Da es sich bei der Verwaltungsgerichtsbarkeit um eine Verfassungsmaterie handelt, ist für Gesetzesbeschlüsse im Nationalrat eine Zweidrittelmehrheit erforderlich. Auch mit den Ländern, die von entsprechenden Kompetenzänderungen direkt betroffen wären, müsste eine Einigung erzielt werden. Entsprechende Verhandlungen werden bereits seit mehreren Jahren geführt.

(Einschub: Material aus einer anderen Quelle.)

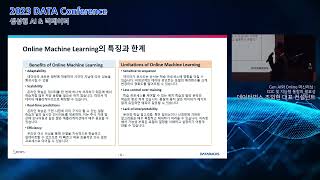 [2023 데이터 컨퍼런스] Gen AI와 Online 머신러닝: CDC 및 지능형 통합의 필요성 - 데이타벅스 조외현 대표 컨설턴트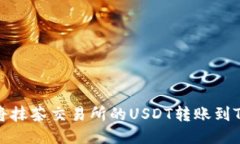 如何将抹茶交易所的USDT转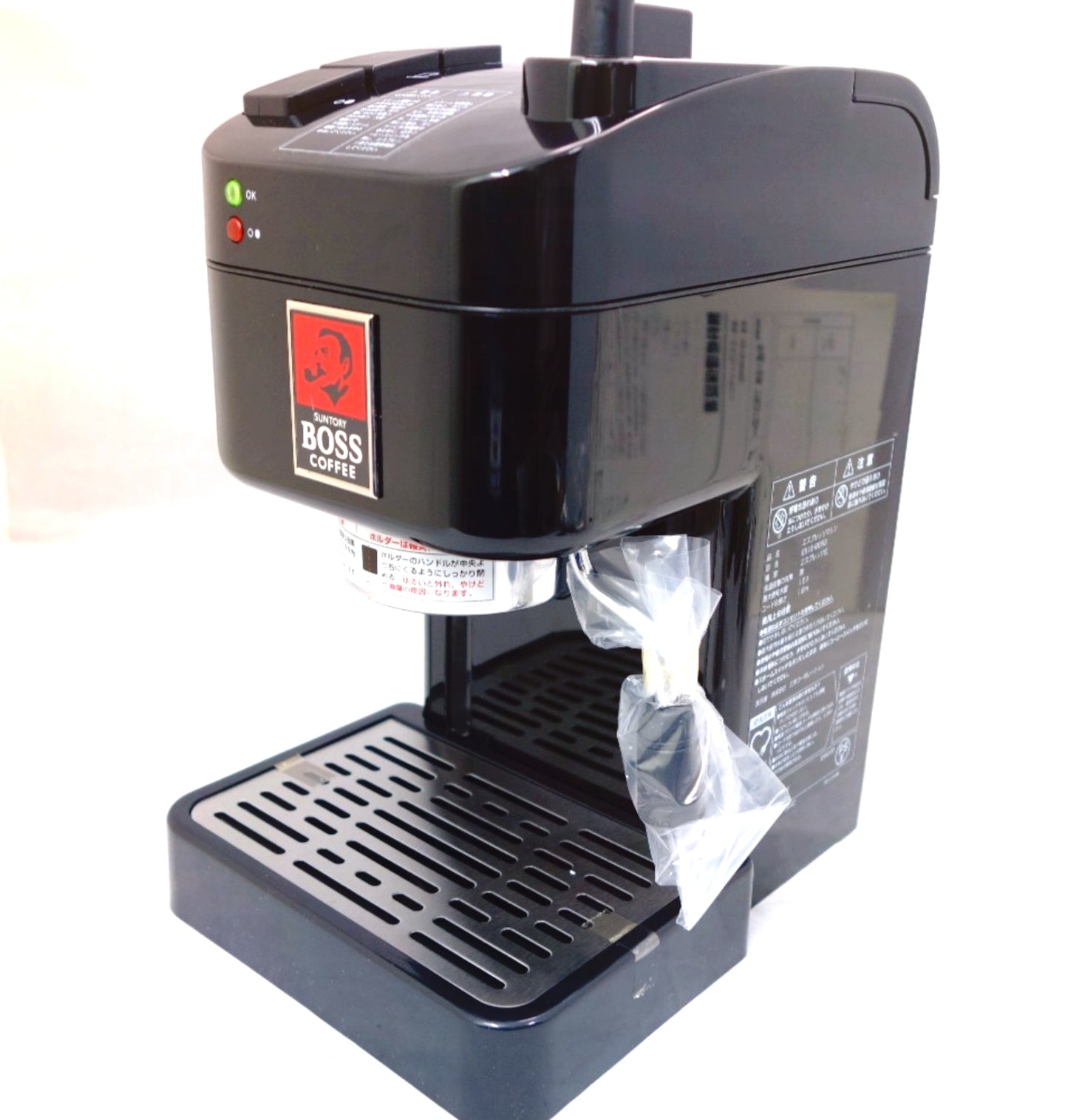 Original COFFEE BOSS real Japanese coffee machine! - Mad Hero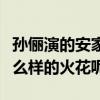 孫儷演的安家正式開播（孫儷和羅晉會擦出什么樣的火花呢）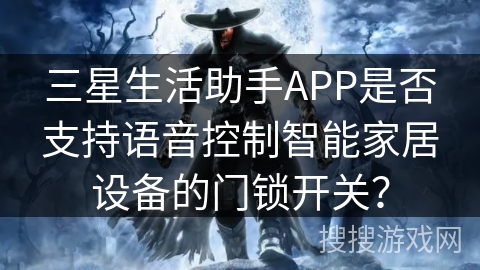 三星生活助手APP是否支持语音控制智能家居设备的门锁开关？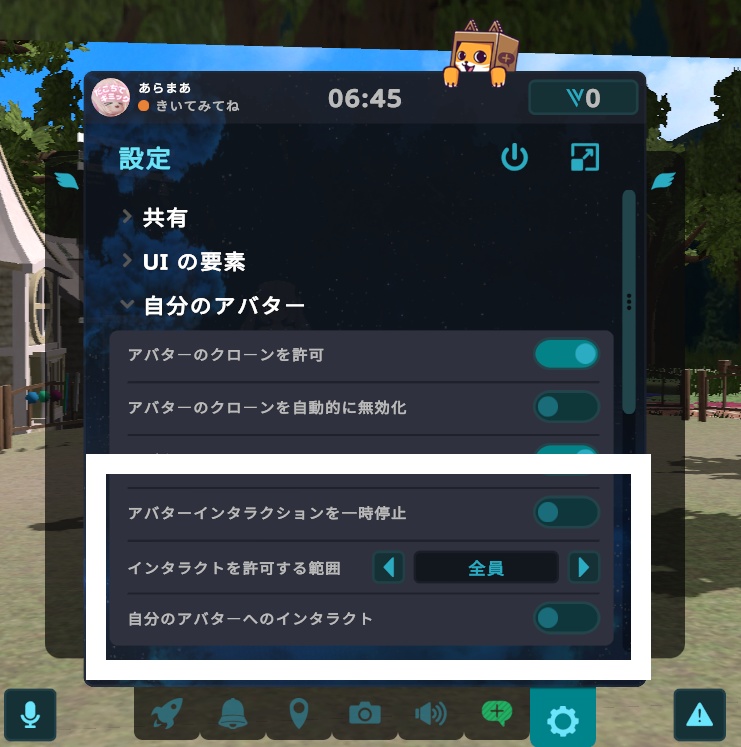 カリンオオクワガタ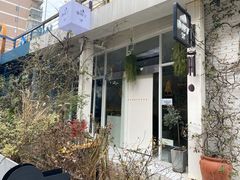 门面-春树下·树屋花房西餐厅(罍街AS1980店)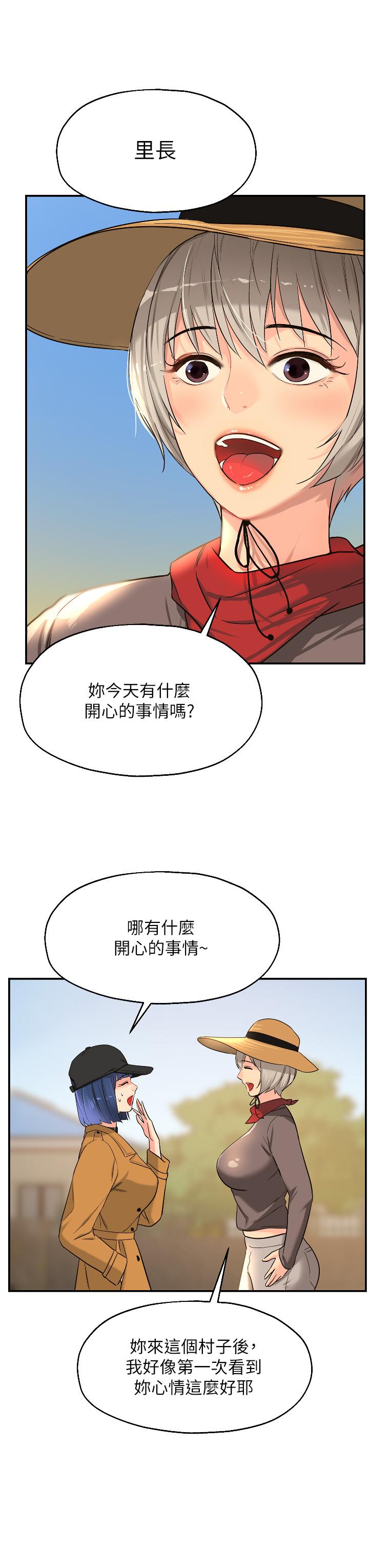 洞洞雜貨店 第15話-好喜歡你一直頂我 第37页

Der Verwaltungsgerichtshof appelliert aufgrund der immer prekärer werdenden Situation im jüngsten Tätigkeitsbericht erneut an alle Verantwortlichen, die Reform der Verwaltungsgerichtsbarkeit "prioritär einer Lösung zuzuführen". Seine Funktionsfähigkeit als Höchstgericht könne nicht mittels einer schrankenlosen Vermehrung der richterlichen Planstellen, sondern nur mit einer drastischen Verringerung des Beschwerdenanfalls aufrecht erhalten werden, heißt es dort. In diesem Sinn wird die Einführung einer ersten verwaltungsgerichtlichen Instanz als unbedingt erforderlich erachtet.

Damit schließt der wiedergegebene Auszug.